You can also find out more about the following: FTX filed a petition in U.S. Bankruptcy Court, Delaware, to compel companies to surrender tokens it claims they purchased via Simple Agreements for Future Tokens or SAFTs.
“We encourage token and coin issues to return assets rightfully belonging to FTX. We are ready to file a lawsuit if adequate engagement isn’t made,” the FTX Estate announced in a Statement.
The lawsuits are the latest step taken by FTX in order to recover assets on behalf of creditors after its collapse, which occurred in November 20, 2022. FTX was once the world’s biggest cryptocurrency exchange. It filed for bankruptcy in November 2022 after it became clear that $8 billion of customer funds were misused to fund risky trades placed by FTX’s trading company, Alameda Research.

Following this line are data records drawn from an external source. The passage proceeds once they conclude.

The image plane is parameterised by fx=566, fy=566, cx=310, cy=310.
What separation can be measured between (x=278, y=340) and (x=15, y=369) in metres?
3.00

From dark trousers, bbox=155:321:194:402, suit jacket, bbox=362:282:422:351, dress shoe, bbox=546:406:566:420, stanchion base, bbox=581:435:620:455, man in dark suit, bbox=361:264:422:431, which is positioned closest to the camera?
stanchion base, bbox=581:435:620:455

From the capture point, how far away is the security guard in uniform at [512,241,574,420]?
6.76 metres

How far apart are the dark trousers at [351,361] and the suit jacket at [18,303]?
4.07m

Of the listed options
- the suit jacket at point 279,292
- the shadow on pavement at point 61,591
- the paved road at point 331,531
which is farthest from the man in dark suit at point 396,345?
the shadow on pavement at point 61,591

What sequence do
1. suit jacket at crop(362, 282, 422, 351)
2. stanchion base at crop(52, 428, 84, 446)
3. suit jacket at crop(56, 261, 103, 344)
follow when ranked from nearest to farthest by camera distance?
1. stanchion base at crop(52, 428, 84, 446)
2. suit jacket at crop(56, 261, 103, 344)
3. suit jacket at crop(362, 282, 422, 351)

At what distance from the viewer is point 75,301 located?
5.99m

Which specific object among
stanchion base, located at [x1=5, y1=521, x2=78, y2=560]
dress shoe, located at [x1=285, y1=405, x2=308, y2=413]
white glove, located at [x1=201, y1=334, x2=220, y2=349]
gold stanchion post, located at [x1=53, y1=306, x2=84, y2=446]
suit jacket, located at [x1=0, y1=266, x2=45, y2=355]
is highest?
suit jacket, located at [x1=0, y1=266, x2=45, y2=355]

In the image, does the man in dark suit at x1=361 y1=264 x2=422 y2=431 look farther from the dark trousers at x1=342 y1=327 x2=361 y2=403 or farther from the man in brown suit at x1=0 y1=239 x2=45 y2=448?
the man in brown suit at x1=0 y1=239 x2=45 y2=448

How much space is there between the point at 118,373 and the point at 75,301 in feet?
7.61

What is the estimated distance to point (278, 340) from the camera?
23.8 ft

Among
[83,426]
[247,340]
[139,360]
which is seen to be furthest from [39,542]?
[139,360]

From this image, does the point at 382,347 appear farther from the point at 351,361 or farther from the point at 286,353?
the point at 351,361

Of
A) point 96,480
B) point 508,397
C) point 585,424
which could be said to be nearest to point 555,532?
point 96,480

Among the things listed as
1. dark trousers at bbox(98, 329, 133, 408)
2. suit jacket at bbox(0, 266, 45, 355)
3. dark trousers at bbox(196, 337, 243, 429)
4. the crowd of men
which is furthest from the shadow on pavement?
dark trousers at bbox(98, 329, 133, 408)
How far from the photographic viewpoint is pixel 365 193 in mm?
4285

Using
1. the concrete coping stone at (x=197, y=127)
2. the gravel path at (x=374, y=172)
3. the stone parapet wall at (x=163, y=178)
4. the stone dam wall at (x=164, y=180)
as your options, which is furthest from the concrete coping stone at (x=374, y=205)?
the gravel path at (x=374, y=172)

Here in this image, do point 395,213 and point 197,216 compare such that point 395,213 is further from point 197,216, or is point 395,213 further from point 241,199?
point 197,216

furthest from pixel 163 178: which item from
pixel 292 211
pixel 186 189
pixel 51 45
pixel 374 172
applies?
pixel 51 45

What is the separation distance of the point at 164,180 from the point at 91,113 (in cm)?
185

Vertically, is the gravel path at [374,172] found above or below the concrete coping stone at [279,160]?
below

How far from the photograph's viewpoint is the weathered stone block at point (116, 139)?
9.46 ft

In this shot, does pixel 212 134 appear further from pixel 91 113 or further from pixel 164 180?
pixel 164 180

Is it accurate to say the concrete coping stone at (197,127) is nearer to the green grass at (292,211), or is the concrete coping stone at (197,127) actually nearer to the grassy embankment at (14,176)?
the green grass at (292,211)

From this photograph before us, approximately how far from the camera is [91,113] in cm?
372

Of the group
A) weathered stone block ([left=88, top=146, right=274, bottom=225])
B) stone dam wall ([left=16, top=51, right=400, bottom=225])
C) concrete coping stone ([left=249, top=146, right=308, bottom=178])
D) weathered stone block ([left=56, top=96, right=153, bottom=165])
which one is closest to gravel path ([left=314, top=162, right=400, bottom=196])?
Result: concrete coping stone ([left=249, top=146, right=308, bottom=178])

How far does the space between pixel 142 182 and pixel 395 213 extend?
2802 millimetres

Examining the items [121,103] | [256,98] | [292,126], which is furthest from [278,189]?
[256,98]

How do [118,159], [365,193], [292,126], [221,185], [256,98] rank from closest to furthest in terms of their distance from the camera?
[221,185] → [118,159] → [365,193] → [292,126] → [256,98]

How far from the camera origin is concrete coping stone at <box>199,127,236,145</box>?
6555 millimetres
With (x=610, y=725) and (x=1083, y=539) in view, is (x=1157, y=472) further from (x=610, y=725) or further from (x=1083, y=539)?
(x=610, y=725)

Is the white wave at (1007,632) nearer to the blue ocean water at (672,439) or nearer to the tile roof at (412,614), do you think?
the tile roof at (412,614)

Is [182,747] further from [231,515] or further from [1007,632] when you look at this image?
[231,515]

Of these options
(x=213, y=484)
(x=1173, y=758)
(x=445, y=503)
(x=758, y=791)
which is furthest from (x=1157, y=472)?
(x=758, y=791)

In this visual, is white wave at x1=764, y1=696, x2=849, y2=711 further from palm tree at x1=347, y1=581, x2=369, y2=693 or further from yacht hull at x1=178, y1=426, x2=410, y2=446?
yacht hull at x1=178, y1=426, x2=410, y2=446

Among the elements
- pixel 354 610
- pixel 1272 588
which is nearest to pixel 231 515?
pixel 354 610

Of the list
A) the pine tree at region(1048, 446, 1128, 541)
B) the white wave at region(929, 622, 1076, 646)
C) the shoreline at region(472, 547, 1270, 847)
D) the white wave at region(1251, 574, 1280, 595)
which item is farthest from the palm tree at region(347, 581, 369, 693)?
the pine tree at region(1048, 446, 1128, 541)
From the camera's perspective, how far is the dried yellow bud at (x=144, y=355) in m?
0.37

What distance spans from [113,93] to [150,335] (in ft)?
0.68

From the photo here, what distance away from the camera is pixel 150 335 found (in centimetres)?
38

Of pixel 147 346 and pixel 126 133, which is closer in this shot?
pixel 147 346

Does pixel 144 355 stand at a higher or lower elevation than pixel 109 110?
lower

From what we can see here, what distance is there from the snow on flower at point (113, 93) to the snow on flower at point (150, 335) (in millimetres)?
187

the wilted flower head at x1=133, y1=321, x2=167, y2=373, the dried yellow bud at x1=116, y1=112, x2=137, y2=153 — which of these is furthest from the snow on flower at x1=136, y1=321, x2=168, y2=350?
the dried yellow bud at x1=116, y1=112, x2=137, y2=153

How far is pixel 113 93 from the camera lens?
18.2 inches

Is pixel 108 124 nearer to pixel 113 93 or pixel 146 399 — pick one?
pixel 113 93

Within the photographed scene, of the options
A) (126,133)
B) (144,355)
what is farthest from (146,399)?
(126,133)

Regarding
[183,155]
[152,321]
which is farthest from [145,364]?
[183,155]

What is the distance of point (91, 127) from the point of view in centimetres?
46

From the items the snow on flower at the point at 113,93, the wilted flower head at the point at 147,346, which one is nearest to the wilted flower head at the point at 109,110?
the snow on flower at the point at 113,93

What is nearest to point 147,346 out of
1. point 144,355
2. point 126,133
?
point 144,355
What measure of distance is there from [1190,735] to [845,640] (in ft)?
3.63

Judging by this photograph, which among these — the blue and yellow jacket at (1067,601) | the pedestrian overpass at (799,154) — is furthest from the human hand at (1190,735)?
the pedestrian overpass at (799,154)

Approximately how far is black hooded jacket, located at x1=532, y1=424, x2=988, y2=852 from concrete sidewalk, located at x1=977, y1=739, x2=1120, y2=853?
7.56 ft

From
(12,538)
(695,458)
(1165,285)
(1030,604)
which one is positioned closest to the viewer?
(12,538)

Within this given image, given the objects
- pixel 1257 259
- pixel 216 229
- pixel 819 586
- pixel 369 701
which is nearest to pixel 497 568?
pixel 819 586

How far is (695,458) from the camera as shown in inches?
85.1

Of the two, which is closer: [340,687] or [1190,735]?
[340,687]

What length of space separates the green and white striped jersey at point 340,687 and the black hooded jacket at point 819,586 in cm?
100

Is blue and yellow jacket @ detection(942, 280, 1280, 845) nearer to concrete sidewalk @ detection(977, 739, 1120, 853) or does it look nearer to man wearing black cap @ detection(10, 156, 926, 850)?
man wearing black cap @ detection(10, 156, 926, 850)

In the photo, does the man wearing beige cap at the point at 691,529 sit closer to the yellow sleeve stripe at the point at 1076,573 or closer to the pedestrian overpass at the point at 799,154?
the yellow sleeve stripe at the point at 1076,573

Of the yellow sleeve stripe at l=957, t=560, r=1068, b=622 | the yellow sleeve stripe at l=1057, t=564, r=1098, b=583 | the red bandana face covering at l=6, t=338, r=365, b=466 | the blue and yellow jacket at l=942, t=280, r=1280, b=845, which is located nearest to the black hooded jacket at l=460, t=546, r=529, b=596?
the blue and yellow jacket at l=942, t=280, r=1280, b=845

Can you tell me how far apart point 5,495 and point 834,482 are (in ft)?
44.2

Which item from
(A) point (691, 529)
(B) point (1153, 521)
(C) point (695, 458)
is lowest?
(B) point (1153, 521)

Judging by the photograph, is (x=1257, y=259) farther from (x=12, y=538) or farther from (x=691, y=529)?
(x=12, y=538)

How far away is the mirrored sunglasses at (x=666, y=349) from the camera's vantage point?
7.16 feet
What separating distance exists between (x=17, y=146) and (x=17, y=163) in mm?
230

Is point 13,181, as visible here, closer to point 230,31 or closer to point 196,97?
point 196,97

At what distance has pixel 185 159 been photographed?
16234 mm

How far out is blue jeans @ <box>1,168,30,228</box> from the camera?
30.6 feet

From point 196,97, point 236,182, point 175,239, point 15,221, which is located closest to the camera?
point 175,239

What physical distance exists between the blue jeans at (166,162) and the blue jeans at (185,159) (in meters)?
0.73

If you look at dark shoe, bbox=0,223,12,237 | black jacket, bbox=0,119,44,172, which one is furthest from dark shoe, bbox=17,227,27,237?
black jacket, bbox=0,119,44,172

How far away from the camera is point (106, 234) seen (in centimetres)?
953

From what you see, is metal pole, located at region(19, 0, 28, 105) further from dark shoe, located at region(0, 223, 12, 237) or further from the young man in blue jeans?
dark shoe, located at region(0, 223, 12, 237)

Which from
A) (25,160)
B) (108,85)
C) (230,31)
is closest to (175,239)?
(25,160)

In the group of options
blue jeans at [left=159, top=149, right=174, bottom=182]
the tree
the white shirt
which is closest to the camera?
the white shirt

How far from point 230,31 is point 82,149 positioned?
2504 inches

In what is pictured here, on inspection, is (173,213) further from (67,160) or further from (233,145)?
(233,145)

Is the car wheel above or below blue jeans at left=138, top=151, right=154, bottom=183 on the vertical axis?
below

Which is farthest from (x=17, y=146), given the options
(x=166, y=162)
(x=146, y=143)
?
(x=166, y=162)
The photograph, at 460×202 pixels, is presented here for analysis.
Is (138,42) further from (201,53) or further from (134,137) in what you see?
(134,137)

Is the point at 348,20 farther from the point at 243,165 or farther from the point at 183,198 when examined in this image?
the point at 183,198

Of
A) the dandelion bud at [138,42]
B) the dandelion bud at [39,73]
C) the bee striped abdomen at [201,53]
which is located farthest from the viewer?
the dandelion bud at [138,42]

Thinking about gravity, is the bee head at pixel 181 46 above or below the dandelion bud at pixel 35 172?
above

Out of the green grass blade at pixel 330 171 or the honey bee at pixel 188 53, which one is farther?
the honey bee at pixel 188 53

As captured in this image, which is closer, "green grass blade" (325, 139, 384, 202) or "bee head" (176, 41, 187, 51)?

The collapse of FTX shook up the entire cryptocurrency industry. It triggered regulatory scrutiny, and resulted in millions of dollars worth losses for investors and customers. Sam Bankman Fried was convicted for fraud and conspiracy. The sentence is: The maximum sentence is 25 years. The company was founded in Restructuring plan The company announced its plan to repay debts earlier in the year.
In order to do this, it collects funds from companies which it believes are owed by FTX. According to court documents, NFT Stars or Delysium failed to fulfill their contractual obligations by not transferring tokens to FTX despite numerous attempts to settle the dispute outside court.
FTX wants the return of assets immediately, damages due to breach of contract and sanctions for alleged bankruptcy protection violations, such as those related with the automatic bankruptcy stay.
The Delysium lawsuit states that Alameda Ventures – now Maclaurin Investment – paid $1 million to Maclaurin Investment in January 2022 to be entitled to receive 75,000,000 $AGI tokens. The tokens went live in April 2023. They were subject to vesting, whereby 20% of the tokens would unlock after a 12-month “cliff” period. Additional tokens could be released quarterly.
Delysium, a blockchain AI project, allegedly unilaterally extended vesting to 48 months, and refused to send any tokens. A company representative stated in a Discord public message that the bankruptcy proceeding would prevent them from allocating tokens to FTX.
FTX alleges that in its case against NFT Stars it spent $325,000 on rights to 1,35 million SENATE and 135,000,000 SIDUS tokens. While NFT Stars initially delivered some of the tokens, it allegedly failed to complete further transfers following FTX's bankruptcy filing.
FTX has said that NFT Stars owes 831,000 SENATE Tokens and 83,000,000 SIDUS Tokens. The company cites breaches of contract, and the violation of an automatic stay.
Between June 2023 to September 2024, FTX advisors tried contacting NFT Stars fifteen times and Delysium thirteen times without success. Decrypt Both have been contacted for comments.